Jonathan Banks has been a working actor since the 1970s — Imdb.com lists more than 150 movies and TV shows he’s appeared in, including “Wiseguy,” “Beverly Hills Cop” and “48 Hrs.” — but there is little doubt he has never been as recognizable as he is now, thanks to his Emmy-nominated performance as Mike Ehrmantraut in “Breaking Bad” and “Better Call Saul.” Playing a grizzled ex-cop from Philly who works as an enforcer for a meth operation and a private investigator and fixer for corrupt lawyer Saul Goodman, the 69-year old Washington, D.C. native has become a cult figure giving a must-see performance. We spoke with the actor, a hugely entertaining and completely uncensored interviewee, by phone from Los Angeles.
What did you think of Mike when you first read for the part?
I thought I was gonna go in and play a tough guy, a very adept and competent tough guy. It was just supposed to be a guest part, but I guess they liked me.
What is it about Mike that has made him such a cult favorite?
He’s so flawed. I guess the trite way to say it is he’s such an anti-hero. He doesn’t forgive himself. And in a world of people justifying what they do, this is a man who makes no excuses about himself. I don’t think it hurts that you have an older actor playing that character. There’s a very world-weary quality. And this guy did not get a break. It’s been painful, and he’s gonna go to his grave with what he has done.
You’ve played a lot of bad guys in your career. What is it about you that casting directors see you in those roles?

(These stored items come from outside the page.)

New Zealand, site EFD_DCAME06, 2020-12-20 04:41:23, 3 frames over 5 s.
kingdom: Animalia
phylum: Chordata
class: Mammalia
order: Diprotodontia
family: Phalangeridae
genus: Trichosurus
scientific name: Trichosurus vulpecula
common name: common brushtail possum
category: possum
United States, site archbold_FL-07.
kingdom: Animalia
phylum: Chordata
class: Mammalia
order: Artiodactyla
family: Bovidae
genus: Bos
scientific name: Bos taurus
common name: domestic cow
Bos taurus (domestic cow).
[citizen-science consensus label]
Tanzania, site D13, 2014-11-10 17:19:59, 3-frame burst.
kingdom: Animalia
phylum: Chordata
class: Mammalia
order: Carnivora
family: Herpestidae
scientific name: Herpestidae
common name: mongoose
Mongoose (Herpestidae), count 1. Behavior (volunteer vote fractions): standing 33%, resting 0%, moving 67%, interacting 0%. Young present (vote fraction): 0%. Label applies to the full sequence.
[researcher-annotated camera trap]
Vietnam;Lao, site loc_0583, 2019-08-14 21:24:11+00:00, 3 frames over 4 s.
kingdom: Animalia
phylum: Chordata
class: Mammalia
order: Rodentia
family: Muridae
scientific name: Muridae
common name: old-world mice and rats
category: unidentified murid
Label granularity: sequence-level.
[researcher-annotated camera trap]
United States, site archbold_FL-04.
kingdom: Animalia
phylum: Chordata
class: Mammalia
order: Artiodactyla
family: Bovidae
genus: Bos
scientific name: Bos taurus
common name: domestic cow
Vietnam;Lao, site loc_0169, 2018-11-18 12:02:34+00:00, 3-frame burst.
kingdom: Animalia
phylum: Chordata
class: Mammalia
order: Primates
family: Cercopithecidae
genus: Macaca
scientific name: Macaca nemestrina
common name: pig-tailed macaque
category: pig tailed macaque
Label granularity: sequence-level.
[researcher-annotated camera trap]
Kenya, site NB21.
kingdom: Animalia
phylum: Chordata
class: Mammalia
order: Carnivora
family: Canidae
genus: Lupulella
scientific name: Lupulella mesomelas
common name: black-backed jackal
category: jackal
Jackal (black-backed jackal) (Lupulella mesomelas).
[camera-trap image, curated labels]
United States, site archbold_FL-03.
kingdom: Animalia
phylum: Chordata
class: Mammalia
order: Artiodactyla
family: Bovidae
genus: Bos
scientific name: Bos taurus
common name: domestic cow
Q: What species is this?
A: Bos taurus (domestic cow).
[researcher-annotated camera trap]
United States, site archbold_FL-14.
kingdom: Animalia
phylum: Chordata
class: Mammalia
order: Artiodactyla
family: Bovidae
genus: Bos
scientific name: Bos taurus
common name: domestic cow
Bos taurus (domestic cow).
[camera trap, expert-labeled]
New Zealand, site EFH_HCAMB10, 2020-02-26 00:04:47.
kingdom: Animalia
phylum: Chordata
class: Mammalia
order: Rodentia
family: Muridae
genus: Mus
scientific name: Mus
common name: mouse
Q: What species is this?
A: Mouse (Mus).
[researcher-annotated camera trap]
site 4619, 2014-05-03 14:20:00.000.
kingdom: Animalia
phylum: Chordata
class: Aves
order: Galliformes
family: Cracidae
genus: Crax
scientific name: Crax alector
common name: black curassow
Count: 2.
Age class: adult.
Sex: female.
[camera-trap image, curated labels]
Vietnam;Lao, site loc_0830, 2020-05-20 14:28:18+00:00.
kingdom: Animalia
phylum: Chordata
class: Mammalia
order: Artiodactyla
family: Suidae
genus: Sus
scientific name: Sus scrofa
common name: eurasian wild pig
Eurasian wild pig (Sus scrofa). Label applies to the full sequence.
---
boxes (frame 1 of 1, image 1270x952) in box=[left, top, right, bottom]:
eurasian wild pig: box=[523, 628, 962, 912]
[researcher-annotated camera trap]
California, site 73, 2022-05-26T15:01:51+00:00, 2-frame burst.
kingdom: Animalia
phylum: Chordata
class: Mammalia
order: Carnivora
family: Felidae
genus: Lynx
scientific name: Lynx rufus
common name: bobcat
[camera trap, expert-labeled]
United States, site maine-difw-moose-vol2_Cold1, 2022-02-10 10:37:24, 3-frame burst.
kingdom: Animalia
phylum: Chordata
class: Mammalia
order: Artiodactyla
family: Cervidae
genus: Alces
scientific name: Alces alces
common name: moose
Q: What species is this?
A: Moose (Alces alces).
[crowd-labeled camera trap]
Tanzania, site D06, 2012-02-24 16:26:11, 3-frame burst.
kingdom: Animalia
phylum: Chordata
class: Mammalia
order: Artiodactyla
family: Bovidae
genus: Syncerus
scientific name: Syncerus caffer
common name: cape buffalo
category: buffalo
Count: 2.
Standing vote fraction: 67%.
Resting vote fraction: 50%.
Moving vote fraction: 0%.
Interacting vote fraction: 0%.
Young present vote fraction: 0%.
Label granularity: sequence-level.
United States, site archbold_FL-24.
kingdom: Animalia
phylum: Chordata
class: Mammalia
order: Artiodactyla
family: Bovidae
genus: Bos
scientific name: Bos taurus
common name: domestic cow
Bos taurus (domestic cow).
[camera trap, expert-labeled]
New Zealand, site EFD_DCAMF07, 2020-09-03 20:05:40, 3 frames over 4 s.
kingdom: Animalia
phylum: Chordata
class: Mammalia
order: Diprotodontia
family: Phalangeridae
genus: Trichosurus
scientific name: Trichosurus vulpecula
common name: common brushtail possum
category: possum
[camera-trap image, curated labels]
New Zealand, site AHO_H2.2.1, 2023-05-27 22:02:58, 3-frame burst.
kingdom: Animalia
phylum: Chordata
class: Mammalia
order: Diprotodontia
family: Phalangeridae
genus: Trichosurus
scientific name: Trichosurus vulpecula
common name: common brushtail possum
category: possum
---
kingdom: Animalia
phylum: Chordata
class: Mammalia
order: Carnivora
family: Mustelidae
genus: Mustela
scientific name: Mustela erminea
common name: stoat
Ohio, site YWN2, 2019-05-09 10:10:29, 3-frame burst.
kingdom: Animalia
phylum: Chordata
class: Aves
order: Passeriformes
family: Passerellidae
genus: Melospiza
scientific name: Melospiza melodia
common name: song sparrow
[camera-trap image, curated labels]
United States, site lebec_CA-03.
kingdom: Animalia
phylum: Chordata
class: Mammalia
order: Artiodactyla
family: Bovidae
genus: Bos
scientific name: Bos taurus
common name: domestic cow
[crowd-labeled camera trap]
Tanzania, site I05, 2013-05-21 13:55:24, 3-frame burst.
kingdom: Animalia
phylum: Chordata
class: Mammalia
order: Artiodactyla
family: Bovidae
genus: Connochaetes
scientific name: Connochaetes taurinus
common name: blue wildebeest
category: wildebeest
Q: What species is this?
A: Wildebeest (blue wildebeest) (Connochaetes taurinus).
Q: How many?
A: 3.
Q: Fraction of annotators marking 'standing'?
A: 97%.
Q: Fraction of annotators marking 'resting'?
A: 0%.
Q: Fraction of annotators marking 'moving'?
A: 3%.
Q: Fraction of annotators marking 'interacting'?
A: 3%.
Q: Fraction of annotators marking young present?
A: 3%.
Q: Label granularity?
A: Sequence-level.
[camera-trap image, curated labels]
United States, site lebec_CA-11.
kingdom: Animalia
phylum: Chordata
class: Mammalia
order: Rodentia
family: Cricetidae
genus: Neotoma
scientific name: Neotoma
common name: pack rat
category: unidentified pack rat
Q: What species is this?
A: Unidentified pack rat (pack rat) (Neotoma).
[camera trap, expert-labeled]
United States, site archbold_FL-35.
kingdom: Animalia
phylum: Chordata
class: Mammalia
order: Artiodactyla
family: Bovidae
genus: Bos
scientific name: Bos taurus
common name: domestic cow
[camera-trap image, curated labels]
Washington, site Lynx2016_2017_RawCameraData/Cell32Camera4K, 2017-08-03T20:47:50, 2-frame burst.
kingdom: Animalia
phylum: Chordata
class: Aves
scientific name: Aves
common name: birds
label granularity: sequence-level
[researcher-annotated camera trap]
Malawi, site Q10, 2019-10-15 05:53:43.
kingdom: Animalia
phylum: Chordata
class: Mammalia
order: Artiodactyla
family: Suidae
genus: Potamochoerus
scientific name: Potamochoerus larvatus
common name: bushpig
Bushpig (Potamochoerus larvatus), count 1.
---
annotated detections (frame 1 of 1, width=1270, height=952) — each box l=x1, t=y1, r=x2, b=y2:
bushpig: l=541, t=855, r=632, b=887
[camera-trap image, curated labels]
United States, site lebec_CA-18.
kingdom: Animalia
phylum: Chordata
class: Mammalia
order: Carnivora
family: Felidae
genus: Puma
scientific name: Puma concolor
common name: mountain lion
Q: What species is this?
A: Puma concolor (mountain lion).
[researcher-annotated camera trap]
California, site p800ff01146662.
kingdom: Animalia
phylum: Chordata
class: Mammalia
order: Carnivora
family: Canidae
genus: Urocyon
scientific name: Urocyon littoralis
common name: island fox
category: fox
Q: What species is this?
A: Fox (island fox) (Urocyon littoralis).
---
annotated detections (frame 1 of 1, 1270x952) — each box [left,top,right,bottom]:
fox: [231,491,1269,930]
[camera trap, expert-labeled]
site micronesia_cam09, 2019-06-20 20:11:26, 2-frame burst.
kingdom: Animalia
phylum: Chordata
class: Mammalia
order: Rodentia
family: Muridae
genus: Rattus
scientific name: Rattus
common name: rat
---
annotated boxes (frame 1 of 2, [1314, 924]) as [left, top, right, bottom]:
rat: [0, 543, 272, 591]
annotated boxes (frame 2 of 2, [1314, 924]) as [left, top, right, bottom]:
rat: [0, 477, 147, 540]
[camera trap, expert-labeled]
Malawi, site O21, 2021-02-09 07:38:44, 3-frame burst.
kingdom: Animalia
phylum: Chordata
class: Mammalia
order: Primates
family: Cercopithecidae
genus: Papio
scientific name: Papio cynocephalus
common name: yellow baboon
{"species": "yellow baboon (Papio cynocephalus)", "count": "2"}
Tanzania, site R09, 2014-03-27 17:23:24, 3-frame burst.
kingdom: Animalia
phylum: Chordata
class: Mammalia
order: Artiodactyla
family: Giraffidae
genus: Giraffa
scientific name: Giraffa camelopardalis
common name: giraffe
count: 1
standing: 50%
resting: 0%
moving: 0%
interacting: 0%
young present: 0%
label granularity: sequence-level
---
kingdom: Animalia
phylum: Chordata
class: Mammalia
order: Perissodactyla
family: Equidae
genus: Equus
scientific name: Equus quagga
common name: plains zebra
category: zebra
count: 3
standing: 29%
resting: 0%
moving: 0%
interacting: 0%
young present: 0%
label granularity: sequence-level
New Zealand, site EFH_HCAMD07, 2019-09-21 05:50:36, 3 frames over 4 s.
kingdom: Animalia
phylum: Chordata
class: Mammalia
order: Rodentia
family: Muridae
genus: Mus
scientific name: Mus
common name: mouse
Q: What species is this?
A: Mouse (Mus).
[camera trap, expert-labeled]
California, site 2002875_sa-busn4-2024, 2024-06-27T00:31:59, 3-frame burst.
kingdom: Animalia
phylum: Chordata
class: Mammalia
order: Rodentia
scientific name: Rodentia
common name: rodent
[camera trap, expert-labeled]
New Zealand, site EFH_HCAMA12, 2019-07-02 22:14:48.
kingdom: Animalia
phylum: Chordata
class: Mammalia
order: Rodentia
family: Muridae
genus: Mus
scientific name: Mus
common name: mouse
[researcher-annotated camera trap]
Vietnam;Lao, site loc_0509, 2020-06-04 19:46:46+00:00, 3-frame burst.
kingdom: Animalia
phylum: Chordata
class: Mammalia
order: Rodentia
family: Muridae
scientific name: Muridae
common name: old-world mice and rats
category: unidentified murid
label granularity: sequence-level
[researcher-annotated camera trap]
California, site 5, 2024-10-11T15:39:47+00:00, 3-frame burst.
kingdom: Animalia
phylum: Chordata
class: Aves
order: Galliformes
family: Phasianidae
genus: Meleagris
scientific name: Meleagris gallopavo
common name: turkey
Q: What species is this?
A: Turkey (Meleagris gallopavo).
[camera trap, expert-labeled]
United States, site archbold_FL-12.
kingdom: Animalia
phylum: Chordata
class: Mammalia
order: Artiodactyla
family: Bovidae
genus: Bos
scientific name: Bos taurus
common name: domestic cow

I don’t know, I’m not very pretty. Even when I was a youngster, back in D.C., at 18 you could drink, even at 18 I could walk into a bar and have no idea I wanted to get into a fight, and someone would come over and away we’d go. I just have that kind of look.
What got you interested in acting?
From the time I could visually perceive film or TV, I was just enthralled by it. I thought it was the most wonderful thing in the world. I was raised by a single mom, so maybe that flight of fantasy that takes you away. I wasn’t a bad kid, but I was a product of the streets, because my mom wasn’t there, she was working and going to school. I was in high school, and my mom had gotten her teaching certificate, and she took me to her school in Silver Spring. I would watch the plays, and the woman who was directing the plays, she yelled ‘Banks, you’re a chicken why don’t you audition?’ And we did Shaw’s ‘The Devil’s Disciple,’ and that was it. And all of a sudden, my life changed. The kids in theater were nice to me, and my grades went up.
Any acting idols growing up?
In my junior year I saw “Zorba the Greek” with Anthony Quinn, and I was transported by it. I wanted to live, laugh, travel. To this day, I love Anthony Quinn. “Requiem For A Heavyweight,” there are so many things he did.
How does it feel to have this kind of celebrity and acclaim at such a late date?
Great. What a comfort that is. You talk about lucky, holy [expletive]. I don’t know what to say to that. How [expletive] lucky am I?